TC: Religion. (laughs) Shame is what keeps black women from having agency over their bodies and what they do with their bodies.  I think that growing up religious, especially Christian, causes people to carry shame about their sexuality. It's like you carrying all these kinds of shame with you for years and then once you're an adult, you don't know how to unpack these things because no one was really as having conversations with me about things. I was just told don't do that.

 

LH: How would you say the media depicts black women's sexuality?

TC: I feel like it's always an extreme. I don’t like the word promiscuous, you should be able to have as much sex as you want to whoever you want, but I feel like that free spirit depiction is really like code for promiscuity or you see someone who isn't really sexual at all. You are either a Jezebel or homely, black women who no one wants to have sex with. You don't really see a lot of people interested in the black female character as a sexual character.

 

LH: Oh, so what did you think of Spike Lee’s “She’s Gotta Have It” reboot?
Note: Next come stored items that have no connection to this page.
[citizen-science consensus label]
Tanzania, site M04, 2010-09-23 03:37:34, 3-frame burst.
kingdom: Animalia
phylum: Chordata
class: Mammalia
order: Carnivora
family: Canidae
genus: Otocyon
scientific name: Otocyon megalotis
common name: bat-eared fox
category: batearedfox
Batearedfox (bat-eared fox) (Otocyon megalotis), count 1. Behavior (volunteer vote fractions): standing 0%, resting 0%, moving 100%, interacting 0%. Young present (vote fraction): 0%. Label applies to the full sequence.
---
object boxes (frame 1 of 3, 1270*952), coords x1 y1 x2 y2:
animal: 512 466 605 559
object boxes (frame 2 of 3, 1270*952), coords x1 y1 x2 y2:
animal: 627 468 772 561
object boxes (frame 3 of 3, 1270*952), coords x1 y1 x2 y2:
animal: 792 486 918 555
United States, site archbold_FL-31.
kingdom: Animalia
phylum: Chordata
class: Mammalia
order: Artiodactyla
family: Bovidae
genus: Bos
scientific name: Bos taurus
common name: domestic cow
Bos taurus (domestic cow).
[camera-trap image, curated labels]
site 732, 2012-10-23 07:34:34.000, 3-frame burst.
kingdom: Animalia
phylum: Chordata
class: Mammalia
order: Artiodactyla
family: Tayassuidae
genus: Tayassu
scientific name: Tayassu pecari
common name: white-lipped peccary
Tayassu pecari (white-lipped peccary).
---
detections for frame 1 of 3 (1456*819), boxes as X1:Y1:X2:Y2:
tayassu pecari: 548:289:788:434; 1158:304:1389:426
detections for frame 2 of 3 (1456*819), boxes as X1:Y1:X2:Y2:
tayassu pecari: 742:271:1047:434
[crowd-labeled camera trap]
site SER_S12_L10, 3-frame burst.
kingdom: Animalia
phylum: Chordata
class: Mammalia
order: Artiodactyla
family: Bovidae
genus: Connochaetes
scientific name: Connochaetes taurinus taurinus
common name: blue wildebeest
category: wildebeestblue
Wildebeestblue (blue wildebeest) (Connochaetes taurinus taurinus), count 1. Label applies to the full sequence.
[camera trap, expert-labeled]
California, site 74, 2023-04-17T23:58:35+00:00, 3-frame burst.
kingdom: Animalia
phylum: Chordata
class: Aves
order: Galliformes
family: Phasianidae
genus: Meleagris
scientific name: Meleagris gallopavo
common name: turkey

TC: I appreciated what he was trying to do. I feel like the way that (Nola’s) polyamory was depicted in the show wasn't ethical. She was dating multiple people but not really being open about it. I feel like that element of it makes it  unethical a little bit because to my knowledge, when you're maintaining polyamorous relationships, the parties involved want the same thing or are on the same page. So, the portrayal of polyamory was flawed.

 

LH: How do you think masturbation helps our awareness of our sexuality as women?

TC: Self pleasure is less risk involved. Self-pleasure is one of the best ways to make sure that you're able to have positive interactions with other people. It's like an insurance policy because one, you're able to tell other people you know how to please you and if they can't, you're like, “Well, I got me.”

 

LH: So, what tools would you recommend for women to learn about to better self pleasure themselves?

TC: I would say the number one thing is the internet.  Internet is your friend because one, that's where we can buy the toys, you can read about them and know, what options are available to you. It can be really uncomfortable for women to think about these things and then to, to act on them. O.School is a great online resource, it is basically like an online portal for sex positive workshops. They have a roster of pleasure experts. 

LH: It’s great it's taught by professionals.

TC: Yeah. It's not just one girl on the street telling you how to have an orgasm. It’s  licensed and certified people.

 

LH: What are your thoughts on sex toys?

TC: It depends on the mood you're in. If you have time to really be with yourself or with a partner like for some time, a dildo is good.  However if you don't have time, get something with the strongest vibration. Most of them have an attachment for clitoral stimulation.

 

LH: What do you think men, particularly black men can do to promote sex positivity for black women?

TC: I feel like they can listen. Sex activity is often fueled in terms of hypermasculinity. Men are always considered to be at the top--literally and figuratively. Women’s pleasure is always an afterthought. So I feel like men need to listen and prioritize. I think the misinformation that we've received and the toxic things that we've been taught hold us back.  Black men and Black women need to rewire our thinking so we don’t block our sexual blessings.

Black men and Black women need to rewire our thinking so we don’t block our sexual blessings.
— Tiffany

 

LH: Anything else that you would suggest that can promote sex positivity, in addition to everything you've already said?

TC: I think moving your body (is important). So for me, I'm big on like dancing. Being able to be comfortable and just kind of how you feel in your body on a daily basis and particularly in non sexual ways. How am I walking down the street? That ends up translating into your sexual experience. Black women have been synonymous with movement since forever.

Ladies, do you consider yourself sex positive?